TASK STATEMENT ▸
Everything from the line holding "Karşı Mücadele, Yurttaşın" through the final line of the entries below is to be written out exactly, and nothing more; leave out pictures.

EXERCISE DATA ▸
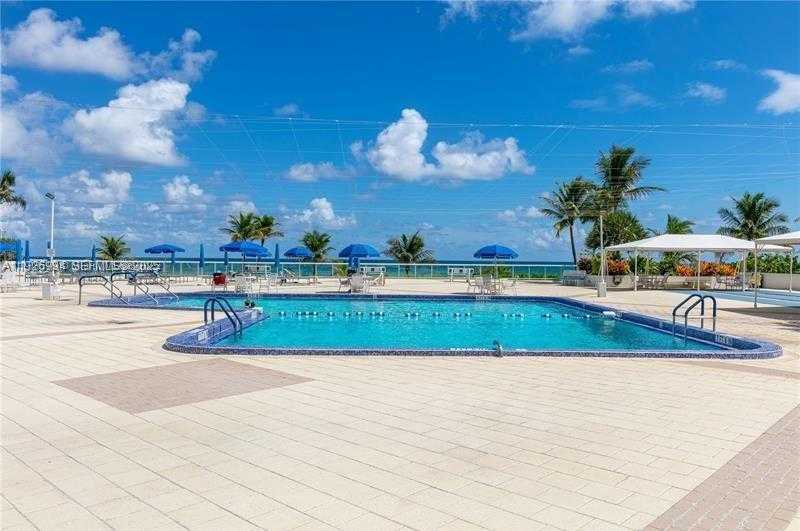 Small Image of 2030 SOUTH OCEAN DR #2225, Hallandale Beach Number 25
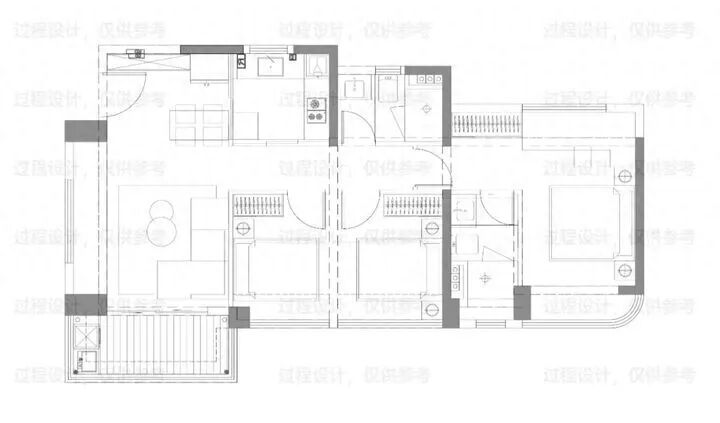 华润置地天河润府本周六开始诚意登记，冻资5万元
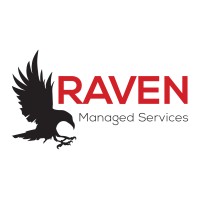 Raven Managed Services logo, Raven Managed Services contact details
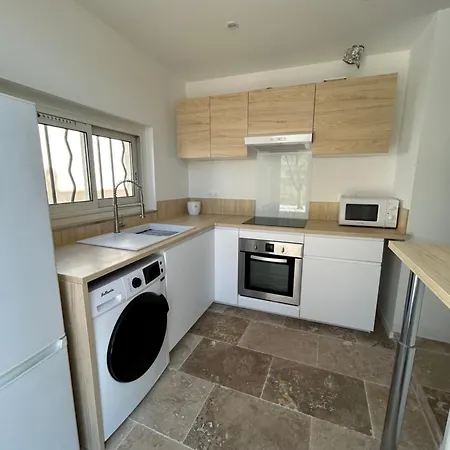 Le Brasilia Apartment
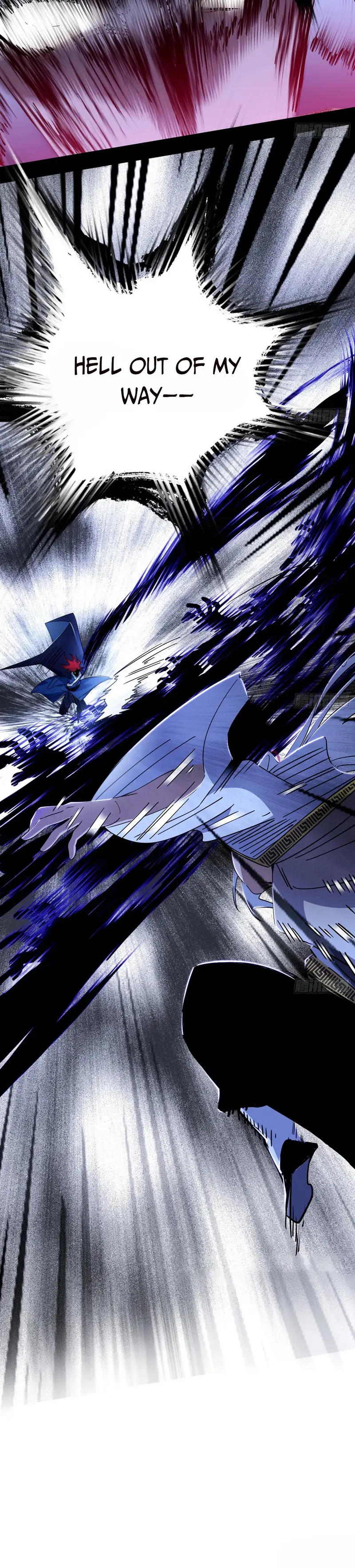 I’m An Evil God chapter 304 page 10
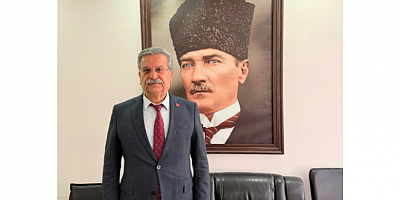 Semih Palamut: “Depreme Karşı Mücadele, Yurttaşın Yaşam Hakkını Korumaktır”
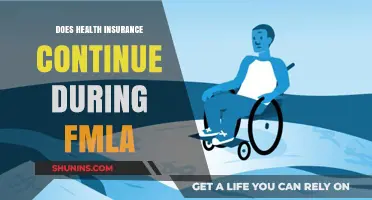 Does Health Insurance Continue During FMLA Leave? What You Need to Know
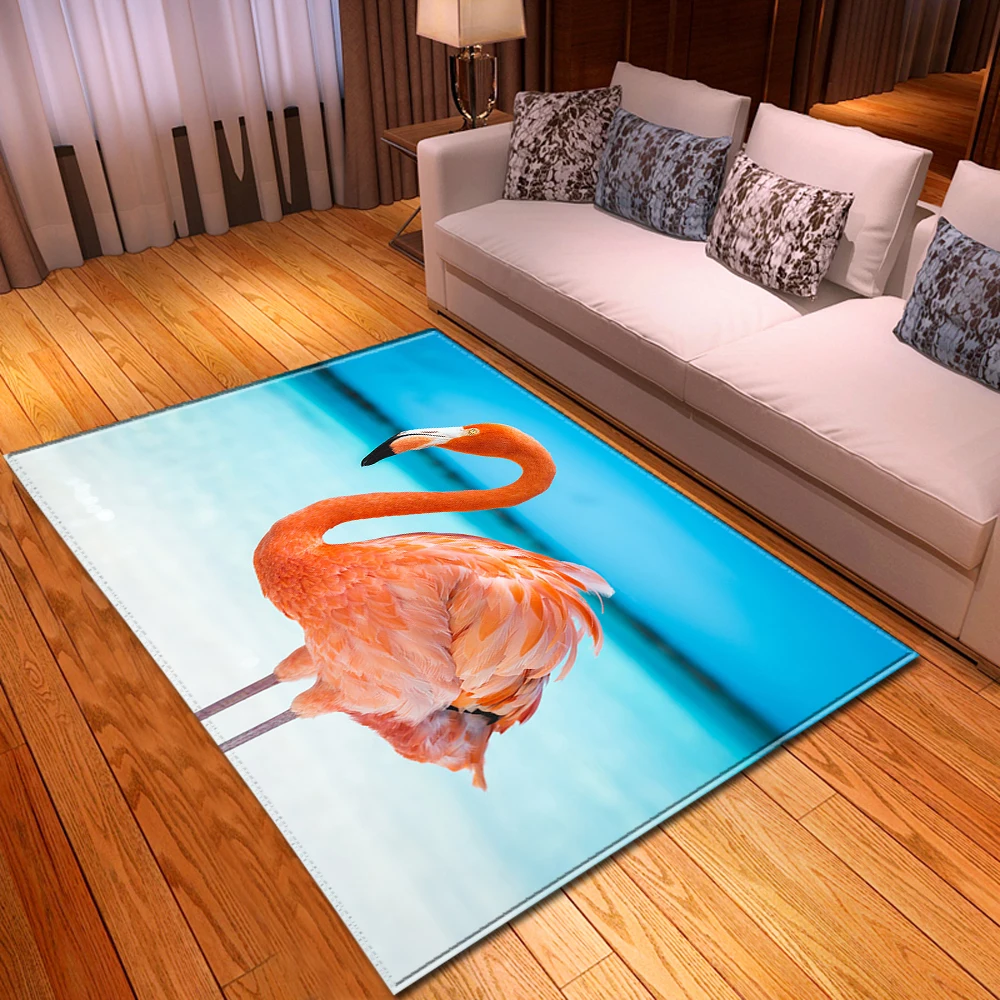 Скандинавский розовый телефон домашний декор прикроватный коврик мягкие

RESPONSE ▸
 Semih Palamut: “Depreme Karşı Mücadele, Yurttaşın Yaşam Hakkını Korumaktır”
 Does Health Insurance Continue During FMLA Leave? What You Need to Know
 Скандинавский розовый телефон домашний декор прикроватный коврик мягкие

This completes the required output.